Sep 09 13 03:13 pm Link

Photographer

Kincaid Blackwood

Posts: 23492

Los Angeles, California, US

I spent somewhere in the neighborhood of 500 hours on the Gulf Coast doing Katrina relief work after the hurricane and subsequent flood. Worked in Pearlington, MS (they got over 30 feet of water from the ocean as the eye of the hurricane went over it), worked in NOLA several times and also worked along the TX coast for relief work after Ike. I've built a lot of damn houses.

I also did very similar work in Latin America and the Caribbean. I've worked in the Costa Rican jungle, interior valley in Honduras, the mountains in Jamaica (tourist brochures would have you believe that Jamaica is all beaches but move two miles inland from any point along the coast and you realize it's very mountainous; and quite beautiful). Built a lot of damn houses down there too. Slept on a lot of floors. Shat in a lot of outhouses. Stepped over a coral snake on a worksite once whilst carrying metal roofing materials up a mountainside (stopping and/or freaking out would have spooked the workteam I was leading and they probably would have dropped the materials and sliced someone's body clean in half).

Ironically, though I've worked in a lot of 3rd world countries, by far the worst conditions I've ever worked in have been in right here in the US (though the barrio in Tegucigalpa, Honduras was the worst general conditions I'd ever seen). I worked in parts of the Navajo Nation that was like a 3rd world country. I was shocked.
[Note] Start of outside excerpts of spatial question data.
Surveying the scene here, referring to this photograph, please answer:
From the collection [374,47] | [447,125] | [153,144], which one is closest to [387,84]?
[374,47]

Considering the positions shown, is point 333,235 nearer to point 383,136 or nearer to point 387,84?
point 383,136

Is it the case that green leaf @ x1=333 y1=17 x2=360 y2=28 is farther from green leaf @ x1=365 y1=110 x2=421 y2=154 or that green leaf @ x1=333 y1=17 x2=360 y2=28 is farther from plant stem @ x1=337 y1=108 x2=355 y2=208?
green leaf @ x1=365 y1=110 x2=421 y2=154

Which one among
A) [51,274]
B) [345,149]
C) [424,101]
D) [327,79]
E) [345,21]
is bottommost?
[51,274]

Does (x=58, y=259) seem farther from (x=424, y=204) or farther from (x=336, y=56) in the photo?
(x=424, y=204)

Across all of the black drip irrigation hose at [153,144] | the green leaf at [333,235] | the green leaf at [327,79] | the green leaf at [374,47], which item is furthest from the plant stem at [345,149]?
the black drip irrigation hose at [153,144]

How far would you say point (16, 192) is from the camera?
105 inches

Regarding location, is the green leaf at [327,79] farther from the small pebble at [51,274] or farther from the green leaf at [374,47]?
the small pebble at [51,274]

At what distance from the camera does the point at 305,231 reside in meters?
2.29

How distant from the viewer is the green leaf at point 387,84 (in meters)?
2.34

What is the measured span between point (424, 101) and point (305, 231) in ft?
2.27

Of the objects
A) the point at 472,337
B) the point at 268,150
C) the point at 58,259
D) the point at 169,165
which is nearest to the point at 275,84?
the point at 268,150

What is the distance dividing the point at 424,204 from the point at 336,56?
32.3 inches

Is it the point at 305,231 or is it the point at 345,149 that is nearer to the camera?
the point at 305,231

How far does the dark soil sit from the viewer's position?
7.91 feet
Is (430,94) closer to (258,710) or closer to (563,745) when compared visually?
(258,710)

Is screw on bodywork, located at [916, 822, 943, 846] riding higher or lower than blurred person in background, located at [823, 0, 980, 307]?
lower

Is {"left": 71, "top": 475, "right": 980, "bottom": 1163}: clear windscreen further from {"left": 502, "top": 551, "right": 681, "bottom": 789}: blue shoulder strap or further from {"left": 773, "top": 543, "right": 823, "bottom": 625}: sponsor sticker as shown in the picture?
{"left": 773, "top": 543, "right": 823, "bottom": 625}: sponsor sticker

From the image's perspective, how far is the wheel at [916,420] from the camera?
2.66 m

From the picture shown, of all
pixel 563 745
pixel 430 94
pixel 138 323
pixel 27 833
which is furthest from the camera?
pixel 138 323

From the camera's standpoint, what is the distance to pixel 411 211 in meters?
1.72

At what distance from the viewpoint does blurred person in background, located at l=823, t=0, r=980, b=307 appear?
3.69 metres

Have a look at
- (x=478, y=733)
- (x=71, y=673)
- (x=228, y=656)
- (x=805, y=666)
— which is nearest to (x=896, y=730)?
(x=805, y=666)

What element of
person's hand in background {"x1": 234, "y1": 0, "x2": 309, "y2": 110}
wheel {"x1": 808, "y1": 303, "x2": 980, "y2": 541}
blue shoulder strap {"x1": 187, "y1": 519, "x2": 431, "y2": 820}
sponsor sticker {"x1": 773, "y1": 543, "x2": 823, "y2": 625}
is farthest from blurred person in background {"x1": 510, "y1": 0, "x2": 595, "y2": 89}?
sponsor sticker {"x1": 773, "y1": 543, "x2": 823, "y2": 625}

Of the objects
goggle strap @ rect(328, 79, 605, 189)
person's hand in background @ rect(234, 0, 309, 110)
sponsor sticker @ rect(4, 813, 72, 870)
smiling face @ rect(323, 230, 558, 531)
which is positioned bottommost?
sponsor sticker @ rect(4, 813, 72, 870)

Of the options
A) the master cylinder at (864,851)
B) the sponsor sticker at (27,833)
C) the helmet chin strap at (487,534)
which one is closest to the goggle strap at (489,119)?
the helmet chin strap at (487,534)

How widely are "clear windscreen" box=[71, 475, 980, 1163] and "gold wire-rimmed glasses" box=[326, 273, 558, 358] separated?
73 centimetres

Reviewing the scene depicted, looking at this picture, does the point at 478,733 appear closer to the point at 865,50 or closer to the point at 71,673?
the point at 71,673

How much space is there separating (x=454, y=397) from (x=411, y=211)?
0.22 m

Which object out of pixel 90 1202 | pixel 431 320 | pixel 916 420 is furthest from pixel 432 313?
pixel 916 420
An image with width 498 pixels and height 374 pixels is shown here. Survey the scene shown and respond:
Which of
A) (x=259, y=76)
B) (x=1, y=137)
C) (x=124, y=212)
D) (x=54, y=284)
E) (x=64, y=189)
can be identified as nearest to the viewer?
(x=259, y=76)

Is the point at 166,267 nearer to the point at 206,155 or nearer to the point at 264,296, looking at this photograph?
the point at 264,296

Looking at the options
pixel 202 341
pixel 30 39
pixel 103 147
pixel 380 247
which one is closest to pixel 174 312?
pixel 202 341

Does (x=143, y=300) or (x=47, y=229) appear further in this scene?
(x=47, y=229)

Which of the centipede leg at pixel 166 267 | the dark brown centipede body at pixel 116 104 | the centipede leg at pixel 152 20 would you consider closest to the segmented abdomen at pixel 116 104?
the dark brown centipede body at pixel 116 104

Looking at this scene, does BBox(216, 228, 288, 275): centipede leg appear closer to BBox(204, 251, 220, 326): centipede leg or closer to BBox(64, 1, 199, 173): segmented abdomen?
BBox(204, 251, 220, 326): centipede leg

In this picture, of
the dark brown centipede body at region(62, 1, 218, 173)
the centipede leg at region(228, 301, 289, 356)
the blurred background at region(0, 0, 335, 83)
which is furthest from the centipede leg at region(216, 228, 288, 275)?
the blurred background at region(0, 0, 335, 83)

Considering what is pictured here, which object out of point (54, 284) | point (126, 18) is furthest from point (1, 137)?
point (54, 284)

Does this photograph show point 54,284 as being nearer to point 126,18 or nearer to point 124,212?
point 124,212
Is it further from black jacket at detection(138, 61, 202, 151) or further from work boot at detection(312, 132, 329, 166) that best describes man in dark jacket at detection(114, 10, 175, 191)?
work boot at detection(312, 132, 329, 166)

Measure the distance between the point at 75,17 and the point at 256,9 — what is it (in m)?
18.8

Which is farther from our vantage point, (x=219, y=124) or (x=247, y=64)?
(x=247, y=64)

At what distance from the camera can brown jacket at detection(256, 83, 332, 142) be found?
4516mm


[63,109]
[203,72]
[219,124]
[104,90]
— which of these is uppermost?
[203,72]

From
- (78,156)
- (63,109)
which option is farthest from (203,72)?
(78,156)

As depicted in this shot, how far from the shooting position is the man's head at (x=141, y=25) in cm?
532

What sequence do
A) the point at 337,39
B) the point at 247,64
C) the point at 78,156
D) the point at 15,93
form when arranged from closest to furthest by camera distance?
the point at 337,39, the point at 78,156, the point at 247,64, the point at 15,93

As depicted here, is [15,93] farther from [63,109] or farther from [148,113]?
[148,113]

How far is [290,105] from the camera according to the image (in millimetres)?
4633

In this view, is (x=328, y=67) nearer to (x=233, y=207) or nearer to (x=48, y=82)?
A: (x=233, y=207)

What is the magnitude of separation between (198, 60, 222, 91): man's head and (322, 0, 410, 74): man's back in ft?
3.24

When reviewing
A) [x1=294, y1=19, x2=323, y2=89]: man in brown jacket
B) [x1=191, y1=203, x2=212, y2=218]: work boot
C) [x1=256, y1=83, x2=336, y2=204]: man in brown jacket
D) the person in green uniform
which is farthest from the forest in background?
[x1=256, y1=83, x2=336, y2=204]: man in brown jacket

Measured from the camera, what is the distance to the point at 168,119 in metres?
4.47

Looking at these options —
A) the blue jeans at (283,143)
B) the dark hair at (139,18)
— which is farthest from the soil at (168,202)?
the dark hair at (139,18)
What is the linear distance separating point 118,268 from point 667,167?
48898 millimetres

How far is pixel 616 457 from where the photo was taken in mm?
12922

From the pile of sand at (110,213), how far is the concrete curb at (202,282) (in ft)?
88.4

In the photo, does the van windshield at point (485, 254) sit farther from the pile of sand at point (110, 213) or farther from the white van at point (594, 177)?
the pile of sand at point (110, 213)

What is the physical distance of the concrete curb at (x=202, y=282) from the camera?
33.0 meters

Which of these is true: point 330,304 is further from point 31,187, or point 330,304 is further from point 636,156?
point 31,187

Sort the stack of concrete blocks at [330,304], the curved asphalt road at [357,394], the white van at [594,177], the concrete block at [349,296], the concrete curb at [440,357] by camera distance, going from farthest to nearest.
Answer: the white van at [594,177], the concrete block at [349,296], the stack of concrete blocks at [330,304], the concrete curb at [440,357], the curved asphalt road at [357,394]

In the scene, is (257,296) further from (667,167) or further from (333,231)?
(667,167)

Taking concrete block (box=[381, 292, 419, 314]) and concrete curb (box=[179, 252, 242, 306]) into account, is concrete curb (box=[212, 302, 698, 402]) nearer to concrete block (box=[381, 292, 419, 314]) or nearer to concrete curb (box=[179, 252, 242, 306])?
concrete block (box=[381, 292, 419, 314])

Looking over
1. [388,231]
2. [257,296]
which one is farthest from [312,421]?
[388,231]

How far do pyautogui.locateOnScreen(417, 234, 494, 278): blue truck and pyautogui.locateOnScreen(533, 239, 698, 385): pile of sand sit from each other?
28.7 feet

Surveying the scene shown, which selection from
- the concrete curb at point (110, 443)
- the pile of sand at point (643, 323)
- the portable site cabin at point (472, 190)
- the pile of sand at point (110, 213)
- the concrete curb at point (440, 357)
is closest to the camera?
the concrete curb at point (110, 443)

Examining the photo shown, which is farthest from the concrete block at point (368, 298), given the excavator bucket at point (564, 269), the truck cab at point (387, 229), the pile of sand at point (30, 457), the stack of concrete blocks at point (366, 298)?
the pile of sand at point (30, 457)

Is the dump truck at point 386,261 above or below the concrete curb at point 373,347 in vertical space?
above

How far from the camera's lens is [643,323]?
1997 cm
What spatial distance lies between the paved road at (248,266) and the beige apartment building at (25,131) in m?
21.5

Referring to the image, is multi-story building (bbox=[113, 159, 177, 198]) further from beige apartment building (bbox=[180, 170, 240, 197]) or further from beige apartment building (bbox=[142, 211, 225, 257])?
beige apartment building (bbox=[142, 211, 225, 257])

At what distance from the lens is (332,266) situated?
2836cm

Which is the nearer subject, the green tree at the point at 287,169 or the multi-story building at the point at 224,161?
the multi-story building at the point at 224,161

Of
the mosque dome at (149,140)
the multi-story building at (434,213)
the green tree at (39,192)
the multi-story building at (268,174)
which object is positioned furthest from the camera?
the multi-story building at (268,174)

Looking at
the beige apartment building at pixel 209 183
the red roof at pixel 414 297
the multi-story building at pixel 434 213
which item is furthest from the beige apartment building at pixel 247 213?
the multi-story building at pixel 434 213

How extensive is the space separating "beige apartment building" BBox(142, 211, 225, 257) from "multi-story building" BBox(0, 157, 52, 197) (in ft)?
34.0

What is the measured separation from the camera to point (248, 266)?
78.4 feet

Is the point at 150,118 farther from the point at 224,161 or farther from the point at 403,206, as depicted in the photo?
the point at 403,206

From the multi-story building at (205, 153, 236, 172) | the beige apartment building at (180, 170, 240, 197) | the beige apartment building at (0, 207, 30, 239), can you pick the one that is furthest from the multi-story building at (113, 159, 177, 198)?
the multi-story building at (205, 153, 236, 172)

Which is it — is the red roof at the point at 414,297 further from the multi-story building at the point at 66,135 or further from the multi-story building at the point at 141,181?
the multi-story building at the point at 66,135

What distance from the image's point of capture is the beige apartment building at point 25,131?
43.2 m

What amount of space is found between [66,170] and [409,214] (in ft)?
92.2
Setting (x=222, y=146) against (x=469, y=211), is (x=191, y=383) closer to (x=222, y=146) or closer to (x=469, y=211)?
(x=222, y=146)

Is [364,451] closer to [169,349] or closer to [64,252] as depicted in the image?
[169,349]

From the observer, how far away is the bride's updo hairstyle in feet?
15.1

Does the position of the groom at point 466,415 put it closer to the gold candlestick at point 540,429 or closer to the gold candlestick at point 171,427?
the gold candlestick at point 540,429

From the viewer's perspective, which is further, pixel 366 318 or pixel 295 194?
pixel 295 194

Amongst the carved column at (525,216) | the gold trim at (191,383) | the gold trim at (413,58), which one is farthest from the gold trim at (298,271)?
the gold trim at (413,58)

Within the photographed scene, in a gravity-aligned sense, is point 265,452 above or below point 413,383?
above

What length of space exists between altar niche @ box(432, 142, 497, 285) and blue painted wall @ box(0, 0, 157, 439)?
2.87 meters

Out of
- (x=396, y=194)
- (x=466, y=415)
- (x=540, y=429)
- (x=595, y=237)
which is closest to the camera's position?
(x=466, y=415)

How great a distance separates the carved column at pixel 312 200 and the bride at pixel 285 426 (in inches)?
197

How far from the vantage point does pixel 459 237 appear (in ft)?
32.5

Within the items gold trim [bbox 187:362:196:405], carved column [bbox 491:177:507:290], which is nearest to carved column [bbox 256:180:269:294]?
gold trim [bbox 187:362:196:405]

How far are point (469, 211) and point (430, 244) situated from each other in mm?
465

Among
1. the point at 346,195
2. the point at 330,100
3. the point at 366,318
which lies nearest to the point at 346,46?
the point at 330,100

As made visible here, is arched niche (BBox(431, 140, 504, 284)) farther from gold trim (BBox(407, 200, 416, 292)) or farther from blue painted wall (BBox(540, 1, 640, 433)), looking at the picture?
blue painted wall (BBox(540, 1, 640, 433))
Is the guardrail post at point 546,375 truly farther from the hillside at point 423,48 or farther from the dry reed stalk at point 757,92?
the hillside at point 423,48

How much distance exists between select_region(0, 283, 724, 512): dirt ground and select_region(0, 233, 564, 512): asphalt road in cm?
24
Anyway, I've built a lot of houses and dug a lot of latrines. It's amazing how good conditions are in the US. Homeless people in the US live long lives on the streets. In 3rd world countries, homeless people often just die. The poor in other countries are really fucking poor. That's not to say that the poor in the US have it good you'd be amazed: in some of the countries I've worked in, they're in tears simply because they now have a concrete floor for their house. Or they have a proper latrine downwind so the house doesn't have a stench and standing water doesn't become a breeding ground for disease. I've done a lot.

I do all of it for free.

Sep 09 13 06:09 pm Link

Photographer

Culturally Destitute

Posts: 551

Seattle, Washington, US

For my photography, which come to think of it is pretty much a non profit hobby, I donate a portrait session to couple of local charities that auction them off for their cause.